# Input data
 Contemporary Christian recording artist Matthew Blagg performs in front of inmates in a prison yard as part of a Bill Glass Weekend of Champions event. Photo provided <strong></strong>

* * *

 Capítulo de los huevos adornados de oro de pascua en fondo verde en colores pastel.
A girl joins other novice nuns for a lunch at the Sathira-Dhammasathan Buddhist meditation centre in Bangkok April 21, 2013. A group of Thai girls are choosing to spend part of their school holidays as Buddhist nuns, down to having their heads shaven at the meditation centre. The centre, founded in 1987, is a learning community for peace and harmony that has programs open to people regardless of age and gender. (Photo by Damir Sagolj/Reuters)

# Description of the task
Only lines containing the string "Photo" are needed. Pull each of them out of the records above.

# Exercise output
 Contemporary Christian recording artist Matthew Blagg performs in front of inmates in a prison yard as part of a Bill Glass Weekend of Champions event. Photo provided <strong></strong>
A girl joins other novice nuns for a lunch at the Sathira-Dhammasathan Buddhist meditation centre in Bangkok April 21, 2013. A group of Thai girls are choosing to spend part of their school holidays as Buddhist nuns, down to having their heads shaven at the meditation centre. The centre, founded in 1987, is a learning community for peace and harmony that has programs open to people regardless of age and gender. (Photo by Damir Sagolj/Reuters)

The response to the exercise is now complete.